Exercise requirements:
Answer these from the review of Vampyr below:
(a) In what year was Vampyr released?
(b) In what month and year did the writer add it to an Amazon wishlist?
(c) What village does the tourist arrive in?

Passage to read:

::::::

I think this is the second time I've had that experience. The first time was David Lynch's Lost Highway, and even then I didn't have trouble with the movie until it was well underway. Vampyr, a nearly-silent film from 1932 is much more difficult to figure out, and it's mercifully much shorter. I don't think it's a puzzle, but the narrative is presented in a way that makes it nearly undecipherable. I probably wouldn't admit that, but the Internet says that everybody else feels that way, too.
Vampyr has been on my to-see list for quite awhile. I don't remember who suggested it, but it was while I was on a big silent movie kick, and I started seeing references to a little-known German/French vampire film along the same lines as -- but superior to -- Nosferatu. So I added it to my Amazon wishlist. That, apparently, was in May of 2004. I forgot about it then until a couple of years ago when it came to Netflix's streaming service. I added it to our queue, and forgot about it again. Until tonight.
So, in order to summarize, I'm going to have to take Wikpedia's word about what's going on. A gaunt and boring-looking tourist arrives in the village of Courtempierre, and strange things begin happening immediately. Nobody seems to trust him, and he begins seeing weird shadows, so he follows them and witnesses the shooting of an Old Guy. The Old Guy has left a sealed envelope emblazoned with the words "To be opened after my death," so the kid opens it and reads the Old Guy's treatise on vampyrs.
It becomes clear to our main character (whose name is Allen Grey, by the way) that one of the local girls is dying at the hands of a vampire, and he takes it upon himself to stop it. Then a whole bunch of stuff happens, but it ends happily.
Worst summary ever. And do you know why? It's because the movie is an incoherent mass of images. I guess there's a story here, but everybody says it's based (at least in part) on the original Irish lesbian vampire novel, Carmilla by J. Sheridan LeFanu. I've read Carmilla, and I don't see much of it here.

::::::

Given information:
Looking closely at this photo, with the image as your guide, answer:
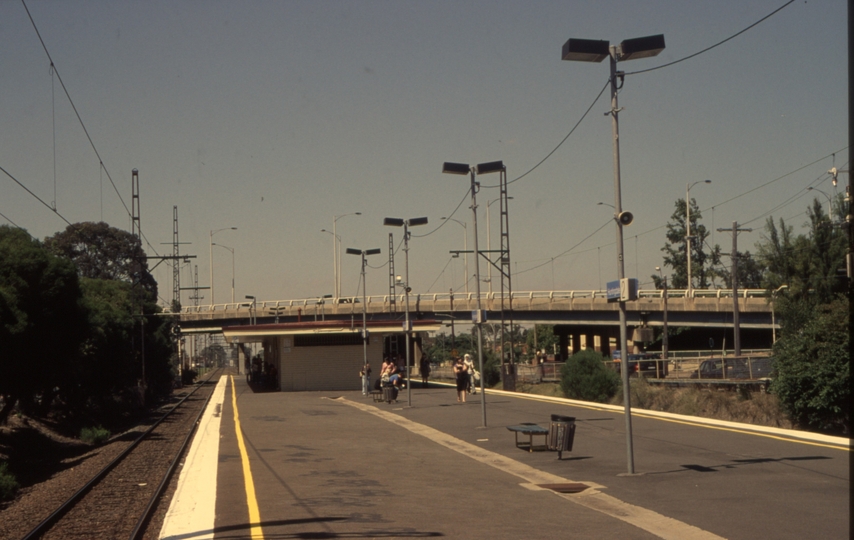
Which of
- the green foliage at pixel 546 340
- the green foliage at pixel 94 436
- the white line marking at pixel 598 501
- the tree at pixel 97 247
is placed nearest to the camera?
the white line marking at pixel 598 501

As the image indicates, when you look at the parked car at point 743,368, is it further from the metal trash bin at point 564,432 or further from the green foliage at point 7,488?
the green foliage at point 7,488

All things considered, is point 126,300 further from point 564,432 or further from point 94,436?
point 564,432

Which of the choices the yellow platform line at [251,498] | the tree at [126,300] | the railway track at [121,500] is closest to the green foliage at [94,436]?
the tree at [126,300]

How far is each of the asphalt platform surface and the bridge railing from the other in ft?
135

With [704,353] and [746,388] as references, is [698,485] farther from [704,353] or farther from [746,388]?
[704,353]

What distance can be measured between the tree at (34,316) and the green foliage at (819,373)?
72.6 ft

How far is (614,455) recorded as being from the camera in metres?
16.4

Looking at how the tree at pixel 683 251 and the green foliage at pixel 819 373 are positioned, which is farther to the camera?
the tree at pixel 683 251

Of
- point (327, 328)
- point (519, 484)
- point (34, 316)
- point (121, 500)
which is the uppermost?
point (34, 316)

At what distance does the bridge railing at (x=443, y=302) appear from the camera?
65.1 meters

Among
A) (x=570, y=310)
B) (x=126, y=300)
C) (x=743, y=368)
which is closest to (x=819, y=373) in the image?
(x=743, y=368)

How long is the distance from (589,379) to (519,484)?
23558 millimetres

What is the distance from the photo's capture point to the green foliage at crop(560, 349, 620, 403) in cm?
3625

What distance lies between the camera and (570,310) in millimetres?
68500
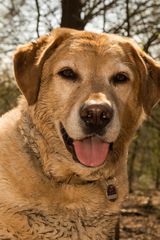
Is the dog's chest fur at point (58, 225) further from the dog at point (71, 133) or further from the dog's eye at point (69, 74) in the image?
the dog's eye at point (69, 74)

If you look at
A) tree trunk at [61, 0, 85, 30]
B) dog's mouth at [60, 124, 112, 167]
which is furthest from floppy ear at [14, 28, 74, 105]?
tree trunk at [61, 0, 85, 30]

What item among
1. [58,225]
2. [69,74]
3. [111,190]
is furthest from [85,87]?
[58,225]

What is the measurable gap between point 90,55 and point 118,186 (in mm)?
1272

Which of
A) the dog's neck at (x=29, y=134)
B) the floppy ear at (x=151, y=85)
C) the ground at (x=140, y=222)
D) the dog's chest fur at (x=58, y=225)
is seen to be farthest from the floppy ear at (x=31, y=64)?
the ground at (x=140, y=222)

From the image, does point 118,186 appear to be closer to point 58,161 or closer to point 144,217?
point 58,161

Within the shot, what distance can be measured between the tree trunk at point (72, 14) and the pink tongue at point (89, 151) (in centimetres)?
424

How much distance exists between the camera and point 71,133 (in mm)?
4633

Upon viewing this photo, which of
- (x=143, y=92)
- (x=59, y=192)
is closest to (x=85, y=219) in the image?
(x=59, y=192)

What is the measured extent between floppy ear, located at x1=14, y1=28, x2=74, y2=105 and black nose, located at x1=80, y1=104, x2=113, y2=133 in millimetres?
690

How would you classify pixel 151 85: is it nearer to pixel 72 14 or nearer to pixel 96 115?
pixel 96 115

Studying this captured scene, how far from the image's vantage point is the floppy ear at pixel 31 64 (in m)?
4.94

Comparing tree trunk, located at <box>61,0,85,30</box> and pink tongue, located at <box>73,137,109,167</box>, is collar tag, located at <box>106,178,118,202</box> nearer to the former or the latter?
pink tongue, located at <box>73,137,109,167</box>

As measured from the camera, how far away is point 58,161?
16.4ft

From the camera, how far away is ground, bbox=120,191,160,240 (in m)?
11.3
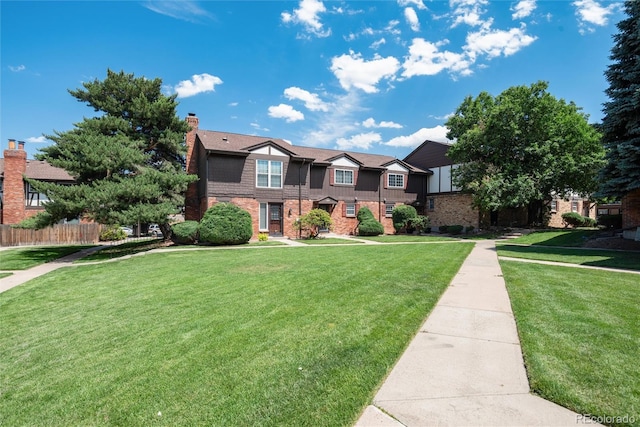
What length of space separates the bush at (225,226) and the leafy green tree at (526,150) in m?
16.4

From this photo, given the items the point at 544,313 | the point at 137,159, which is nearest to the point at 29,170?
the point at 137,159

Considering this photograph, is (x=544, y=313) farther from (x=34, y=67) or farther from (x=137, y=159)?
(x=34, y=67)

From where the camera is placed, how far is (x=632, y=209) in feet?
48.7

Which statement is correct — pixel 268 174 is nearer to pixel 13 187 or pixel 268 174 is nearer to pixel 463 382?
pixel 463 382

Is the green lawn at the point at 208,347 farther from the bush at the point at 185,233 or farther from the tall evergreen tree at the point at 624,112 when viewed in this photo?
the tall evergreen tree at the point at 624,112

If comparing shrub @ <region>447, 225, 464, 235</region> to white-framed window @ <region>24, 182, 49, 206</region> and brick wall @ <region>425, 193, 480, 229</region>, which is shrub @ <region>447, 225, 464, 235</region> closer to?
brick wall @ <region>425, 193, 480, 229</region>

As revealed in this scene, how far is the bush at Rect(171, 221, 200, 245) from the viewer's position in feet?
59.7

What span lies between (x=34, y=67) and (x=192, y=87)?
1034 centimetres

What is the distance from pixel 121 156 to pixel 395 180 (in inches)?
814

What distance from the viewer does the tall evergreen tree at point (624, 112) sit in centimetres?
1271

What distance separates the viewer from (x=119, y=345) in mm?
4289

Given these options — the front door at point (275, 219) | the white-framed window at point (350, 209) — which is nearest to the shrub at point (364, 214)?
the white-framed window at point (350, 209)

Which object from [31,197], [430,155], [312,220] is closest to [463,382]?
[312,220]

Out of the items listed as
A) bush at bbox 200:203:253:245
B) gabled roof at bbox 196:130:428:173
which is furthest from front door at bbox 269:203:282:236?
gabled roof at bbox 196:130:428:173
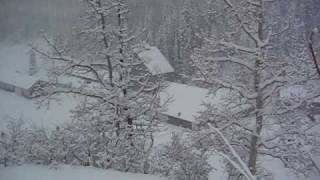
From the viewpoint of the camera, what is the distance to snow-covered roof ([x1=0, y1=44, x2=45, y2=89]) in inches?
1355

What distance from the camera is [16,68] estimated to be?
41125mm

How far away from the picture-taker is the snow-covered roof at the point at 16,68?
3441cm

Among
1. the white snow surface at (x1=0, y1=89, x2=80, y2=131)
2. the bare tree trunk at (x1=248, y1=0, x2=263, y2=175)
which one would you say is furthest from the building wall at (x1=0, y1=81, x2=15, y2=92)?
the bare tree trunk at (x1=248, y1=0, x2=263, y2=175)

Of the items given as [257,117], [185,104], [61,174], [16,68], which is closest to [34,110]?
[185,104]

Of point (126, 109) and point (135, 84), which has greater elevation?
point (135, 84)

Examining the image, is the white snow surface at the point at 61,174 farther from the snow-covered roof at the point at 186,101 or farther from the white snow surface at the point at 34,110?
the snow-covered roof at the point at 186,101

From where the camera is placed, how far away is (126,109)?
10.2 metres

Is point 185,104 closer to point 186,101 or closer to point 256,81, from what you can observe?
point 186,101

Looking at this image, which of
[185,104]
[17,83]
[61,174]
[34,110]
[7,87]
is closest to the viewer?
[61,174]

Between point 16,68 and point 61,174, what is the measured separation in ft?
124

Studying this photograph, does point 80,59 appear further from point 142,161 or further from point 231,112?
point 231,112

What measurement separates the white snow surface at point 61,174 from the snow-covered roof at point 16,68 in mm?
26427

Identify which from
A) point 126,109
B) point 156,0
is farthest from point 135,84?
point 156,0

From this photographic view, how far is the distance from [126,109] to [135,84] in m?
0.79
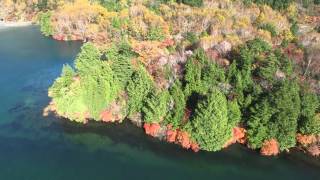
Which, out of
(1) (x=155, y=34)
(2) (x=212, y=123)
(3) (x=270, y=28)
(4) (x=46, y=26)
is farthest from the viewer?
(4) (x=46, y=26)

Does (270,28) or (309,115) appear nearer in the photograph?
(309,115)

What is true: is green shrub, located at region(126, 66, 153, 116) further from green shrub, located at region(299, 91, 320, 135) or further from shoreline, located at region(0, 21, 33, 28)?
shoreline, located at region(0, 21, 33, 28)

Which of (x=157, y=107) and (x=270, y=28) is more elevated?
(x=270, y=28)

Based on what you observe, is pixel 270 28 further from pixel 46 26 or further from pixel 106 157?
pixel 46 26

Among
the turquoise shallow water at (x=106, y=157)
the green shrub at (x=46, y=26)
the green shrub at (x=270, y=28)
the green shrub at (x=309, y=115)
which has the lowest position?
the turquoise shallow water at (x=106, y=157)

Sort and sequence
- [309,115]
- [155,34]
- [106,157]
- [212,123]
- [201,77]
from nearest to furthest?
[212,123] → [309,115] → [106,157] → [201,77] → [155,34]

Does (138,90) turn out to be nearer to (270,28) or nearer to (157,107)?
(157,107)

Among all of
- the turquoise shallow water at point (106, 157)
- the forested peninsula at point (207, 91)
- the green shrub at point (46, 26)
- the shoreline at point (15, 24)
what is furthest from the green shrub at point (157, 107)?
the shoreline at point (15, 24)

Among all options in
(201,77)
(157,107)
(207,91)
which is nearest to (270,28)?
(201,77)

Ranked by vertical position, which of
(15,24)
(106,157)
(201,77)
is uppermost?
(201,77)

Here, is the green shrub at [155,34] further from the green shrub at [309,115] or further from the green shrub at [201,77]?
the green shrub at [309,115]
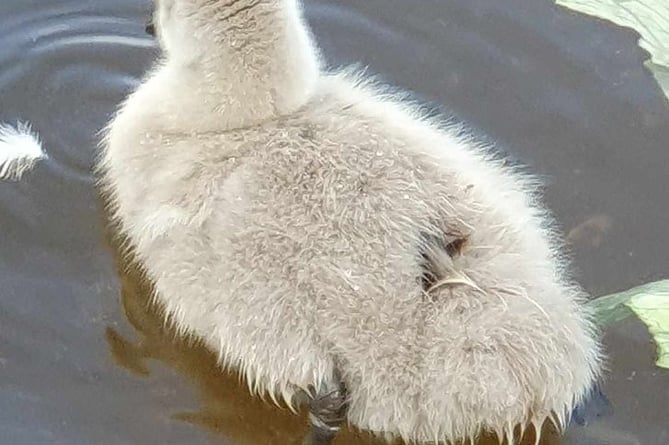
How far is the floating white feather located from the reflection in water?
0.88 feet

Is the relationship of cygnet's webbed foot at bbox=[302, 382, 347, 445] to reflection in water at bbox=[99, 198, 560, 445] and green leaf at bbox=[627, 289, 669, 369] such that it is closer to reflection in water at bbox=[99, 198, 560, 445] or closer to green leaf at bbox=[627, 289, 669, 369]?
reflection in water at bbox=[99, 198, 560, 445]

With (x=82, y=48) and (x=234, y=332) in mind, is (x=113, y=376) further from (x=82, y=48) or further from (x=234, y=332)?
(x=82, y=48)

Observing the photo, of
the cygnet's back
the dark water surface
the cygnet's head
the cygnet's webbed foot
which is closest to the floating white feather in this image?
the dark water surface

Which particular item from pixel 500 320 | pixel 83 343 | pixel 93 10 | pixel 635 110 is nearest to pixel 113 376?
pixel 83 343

::::::

Solution below:
(a) 1932
(b) May 2004
(c) Courtempierre